By the way, welcome aboard, Doc
The Watt Doctor Altura Cogen Channelview, TX
Re: multimeter for occasional trouble shooting#22942 03/08/0304:20 PM03/08/0304:20 PM
The Extech meter you are talking about is a combination 600A Clampon, Multimeter (Voltage, Resistance & Capacitance) and Digital Thermometer. I see 3.0% accuracy specs, not 3.5 and it is under $100 with Cat III (1000V) Test Leads, Temperature Probe and Case. But anyway, if you look at other models that don't do all those things, you will see that the accuracy is far better, even in cheaper models.
I'm not trying to blow a horn for the products that are sold here, but just want to mention that you should make sure you compare Apples to Apples. And, of course, $$ to $$$$$$.
It's not fair to compare a low end all-in-one product to a different single function model or to think that those specifications are representative of the whole product line.
Re: multimeter for occasional trouble shooting#22943 03/08/0304:46 PM03/08/0304:46 PM
I have an Ideal 61-481, which is part of Ideal's "PlatinumPro" line. It's doing me great and runs about $100-120 from what I’ve found (I paid $106 plus tax).
From working with it, it's been great and costs less than a comparable Fluke model. Like almost all good meters I have found, go to the electrical supply house and not the orange box. (Also ask the guys at the supply house what they think.
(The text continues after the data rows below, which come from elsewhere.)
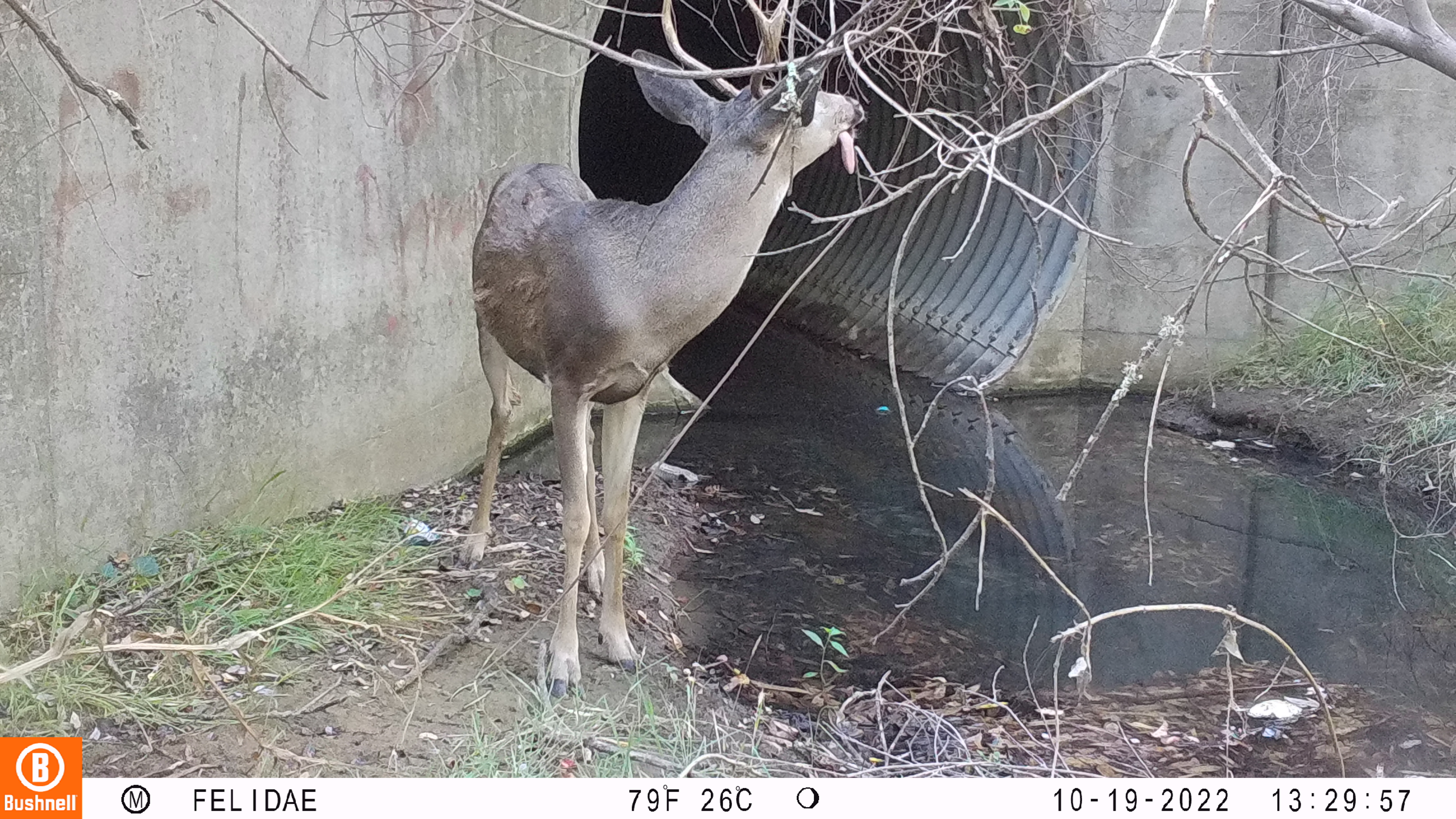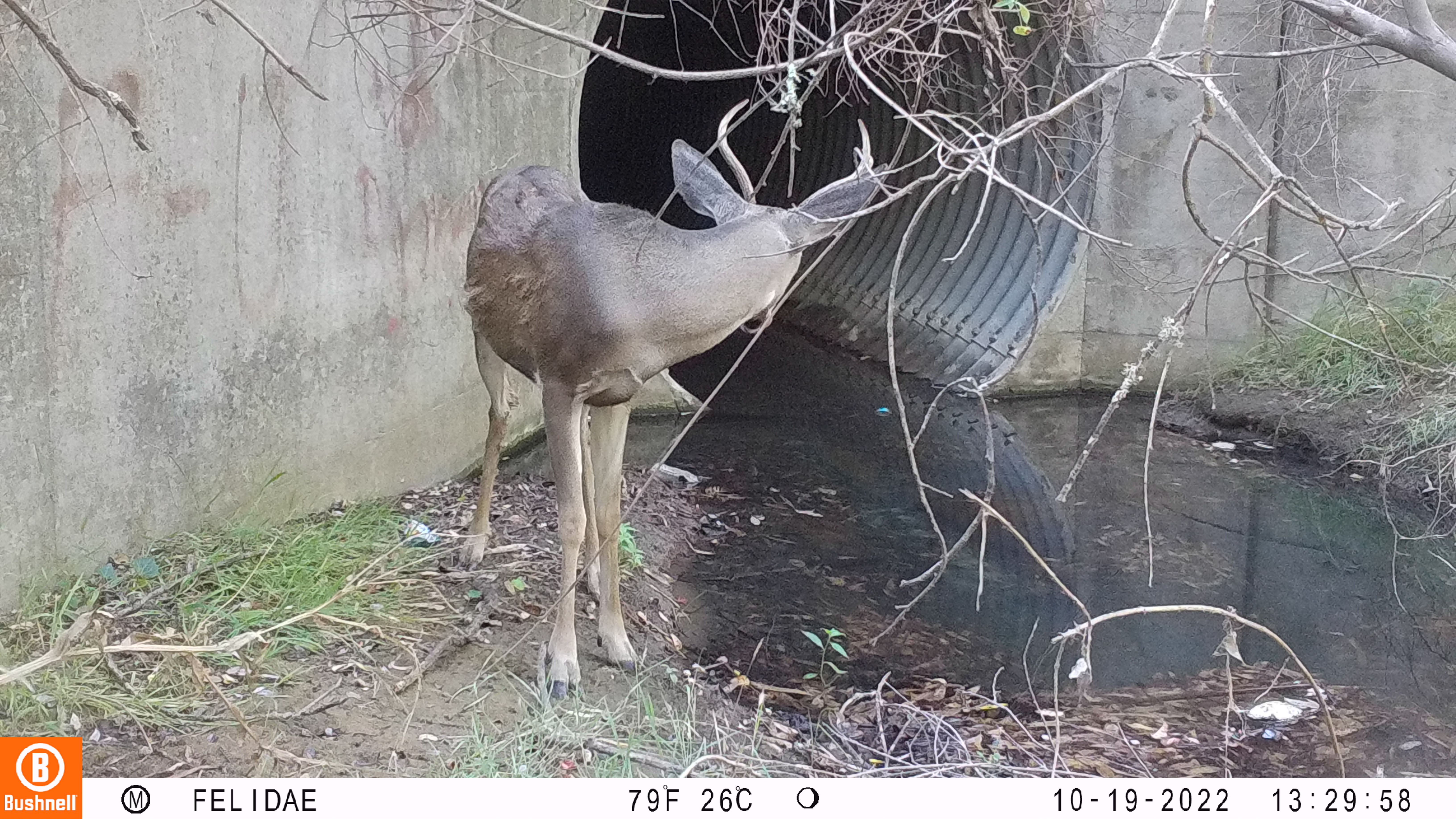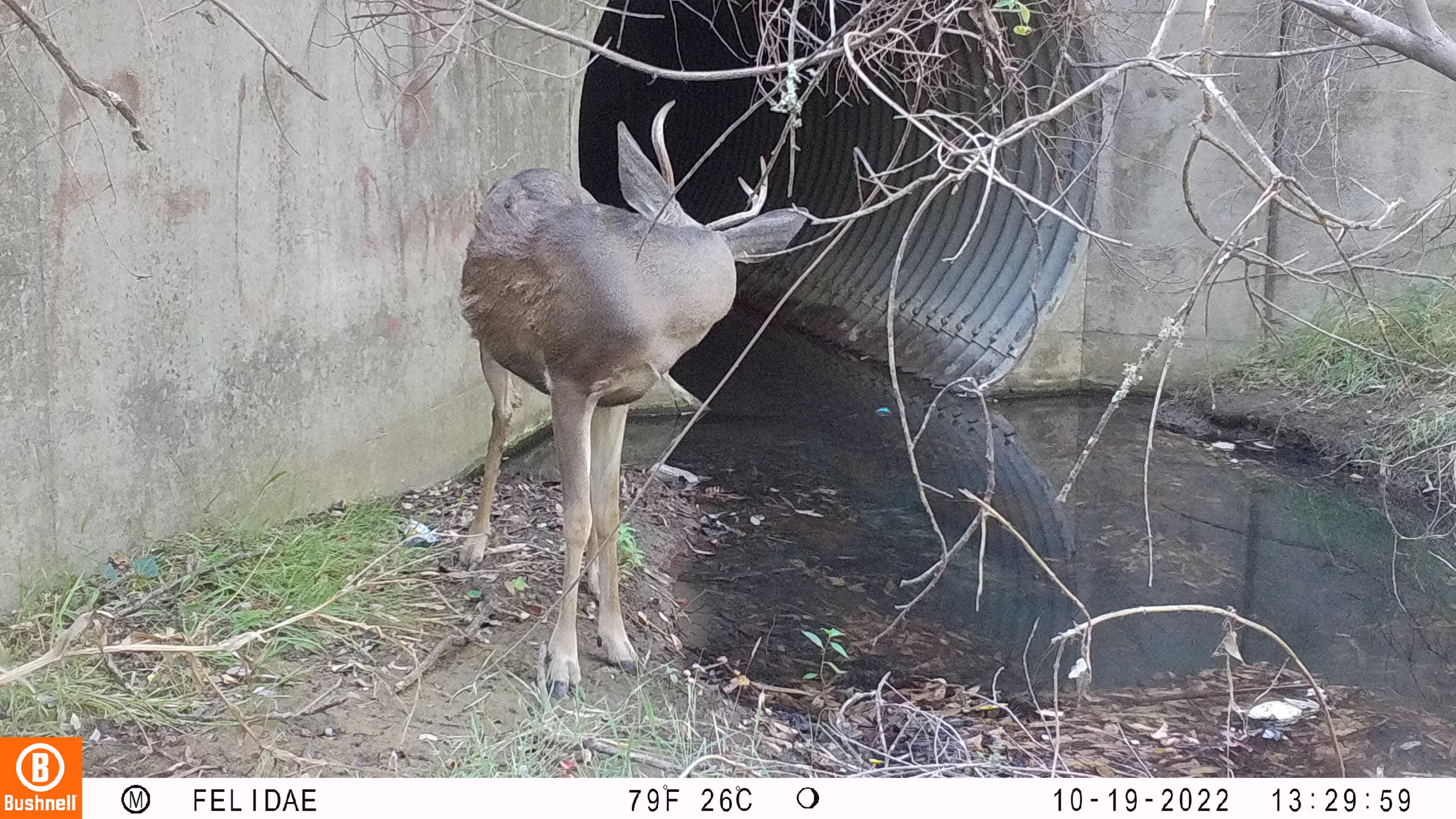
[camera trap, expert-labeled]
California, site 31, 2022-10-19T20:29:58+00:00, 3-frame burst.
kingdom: Animalia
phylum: Chordata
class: Mammalia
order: Artiodactyla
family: Cervidae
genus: Odocoileus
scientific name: Odocoileus hemionus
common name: mule deer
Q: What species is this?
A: Mule deer (Odocoileus hemionus).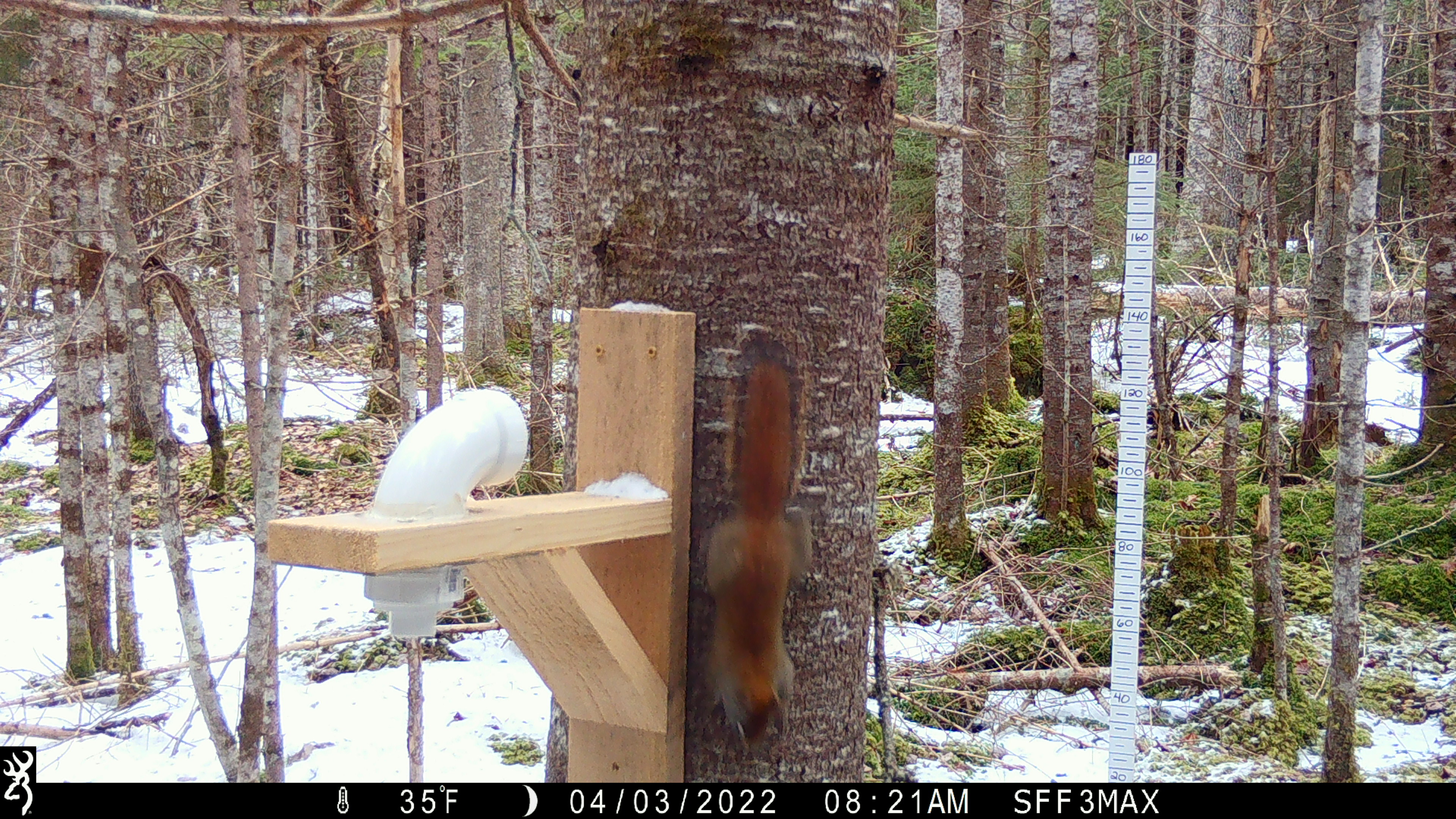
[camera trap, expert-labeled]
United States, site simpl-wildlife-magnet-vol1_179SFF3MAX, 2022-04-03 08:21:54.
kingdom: Animalia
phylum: Chordata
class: Mammalia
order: Rodentia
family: Sciuridae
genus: Tamiasciurus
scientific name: Tamiasciurus hudsonicus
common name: red squirrel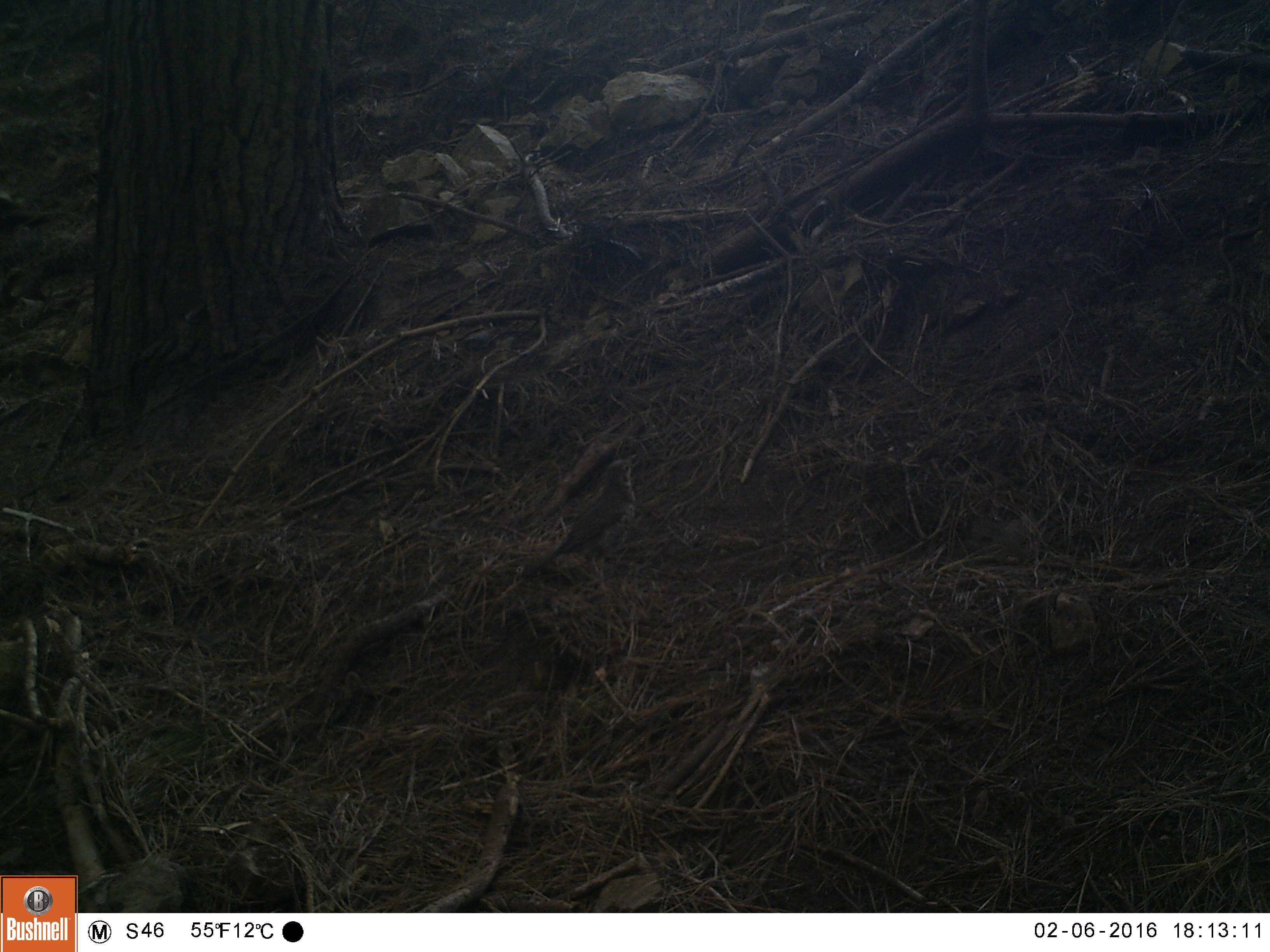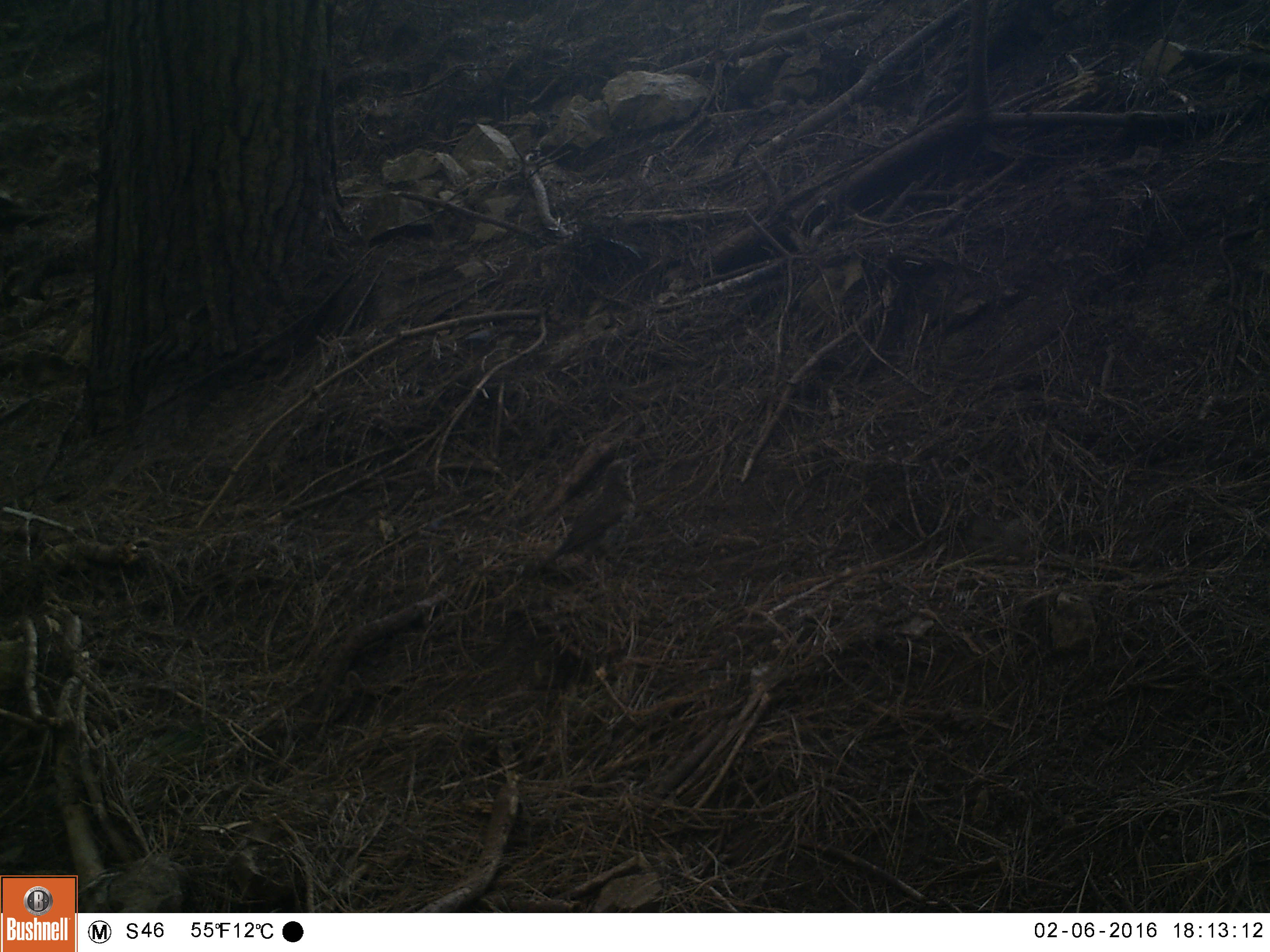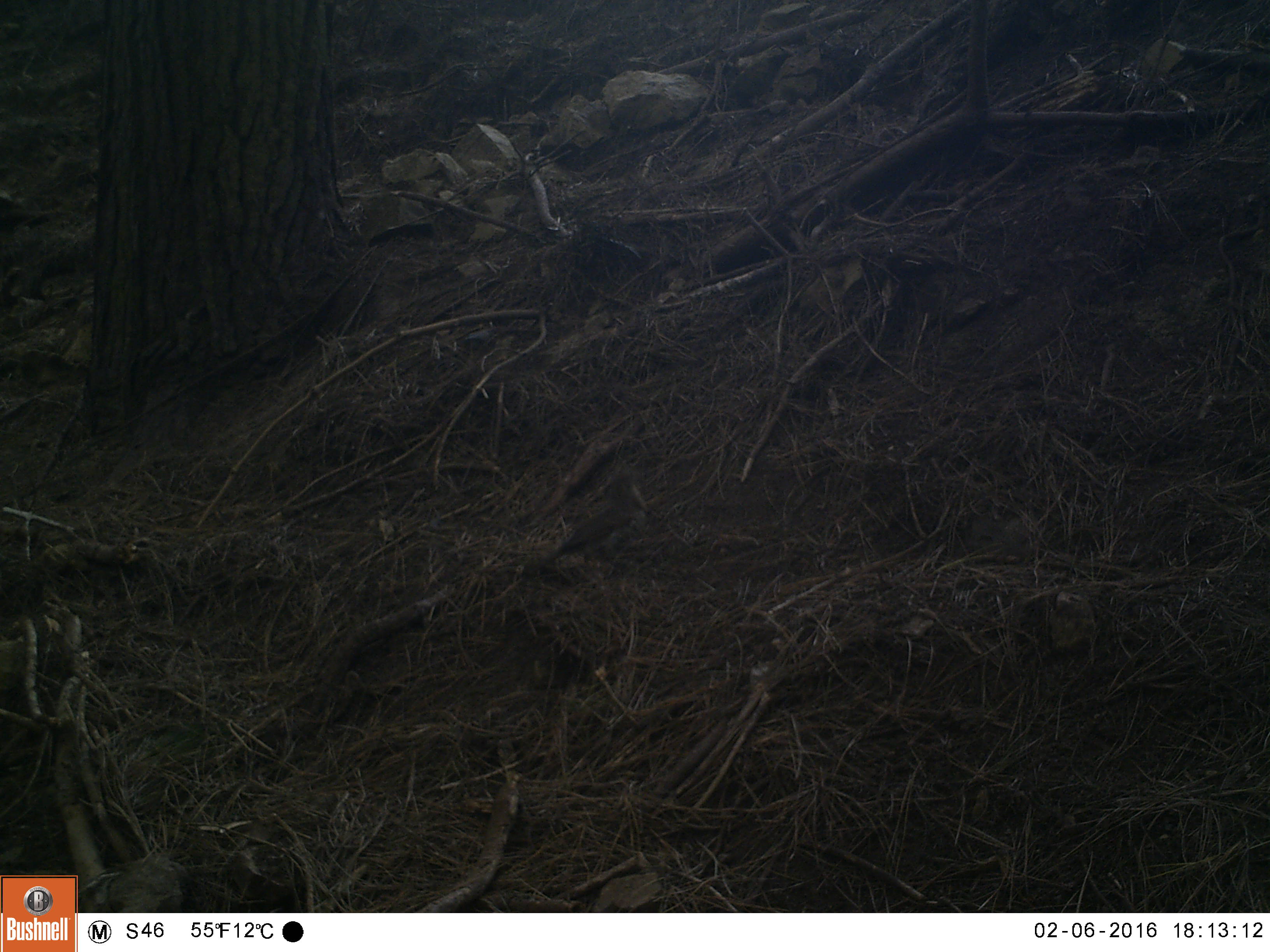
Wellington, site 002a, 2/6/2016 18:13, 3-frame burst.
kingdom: Animalia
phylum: Chordata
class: Aves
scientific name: Aves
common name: bird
Most are very very honest about the products that they sell.)
Re: multimeter for occasional trouble shooting#22945 03/08/0310:58 PM03/08/0310:58 PM
For checking AC/DC voltage, continuity and amperage up to 100A the Fluke T5-600 @ around $100.00 is a good value. Very accurate, small and durable. I have 3 other Fluke meters for the more specialized circumstances but this one hangs on my toolbelt for day-to-day troubleshooting.
Re: multimeter for occasional trouble shooting#22947 03/09/0301:10 AM03/09/0301:10 AM
Fluke gets my vote, I have a Fluke 87 that quit working after a lot of abuse I called Fluke and they said flat rate repair charge of $97.00 for the 87, I paid $325.00 for the meter and the $50.00 Sears meter I bought was crap, so I sent it in.
It came back quickly looking brand new, recalibrated with seal and paperwork along with a refund of $50.00 and a note that explained the rotary switch was dirty and they cleaned it.
I was very impressed a company that already had my money sent some back.
I have to pick up the T-5 600 I keep using coworkers, it is a great meter.
Bob Badger Construction & Maintenance Electrician Massachusetts
Re: multimeter for occasional trouble shooting#22949 03/09/0309:20 AM03/09/0309:20 AM
The only problem with the t-5 is that it only reads up to one mega ohm.i have one and i love it but it can get confusing when you check a coil or resistor and it reads OL or open leads.This is where you need a benchmeter.